Pungent fresh rosemary has
strong medicinal benefits, can
fight the symptoms of colds
and flu, and help prevent
diseases of aging.

Traditionally, rosemary has been used as a mental stimulant, memory booster, general tonic, and to aid circulation. An infusion of rosemary tea has long been recommended by herbalists to treat colds, flu, and rheumatism. Like several other herbs, rosemary has been shown to fight bacteria that can cause throat infections such as E.coli, and staphylococcus, so an infusion of rosemary makes a good gargle. In addition, recent research has found that rosemary is one of the leading herbs for its antioxidant activity, helping to reduce the risk of diseases and aging effects.
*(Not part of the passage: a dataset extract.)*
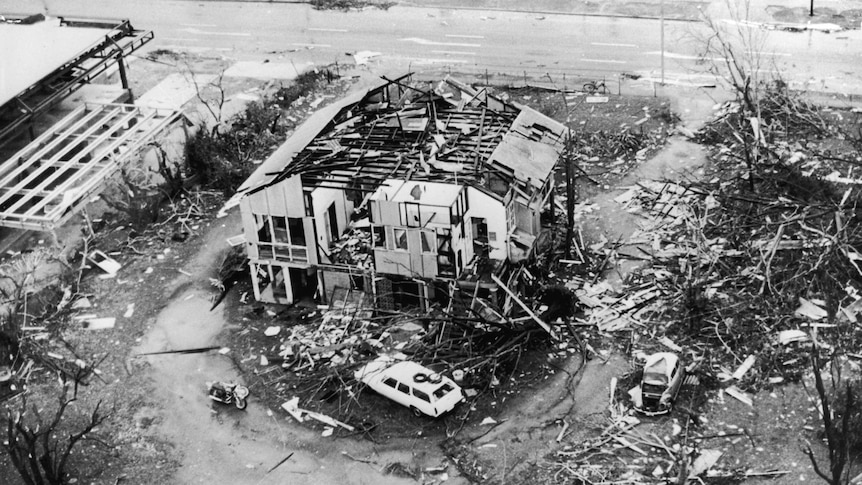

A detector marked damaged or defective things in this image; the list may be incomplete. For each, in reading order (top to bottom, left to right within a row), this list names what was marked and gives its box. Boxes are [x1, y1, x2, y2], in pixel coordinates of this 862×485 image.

  • Strong antioxidant activity.

  • Memory and brain booster.

  • Contains antibacterial properties.

  • Used as a general tonic and may lift depression.

Practical tips:

Rosemary dries well and retains some of its antioxidant effects. Hang sprigs up to dry in a warm kitchen then remove the leaves and store in an airtight container. Fresh rosemary leaves can be chopped and mixed with thyme, sage, and oregano and added to Mediterranean casseroles or omelet fillings. Use fresh sprigs with garlic to season roast chicken, lamb, and pork. When making bread, add some chopped fresh leaves to the mix.

In tests, rosemary extract (rather than fresh or dried leaves) has been found to act as a detoxifier for the liver, to help boost skin condition, and to block estrogens in the body in a similar way to anti-breast cancer drugs.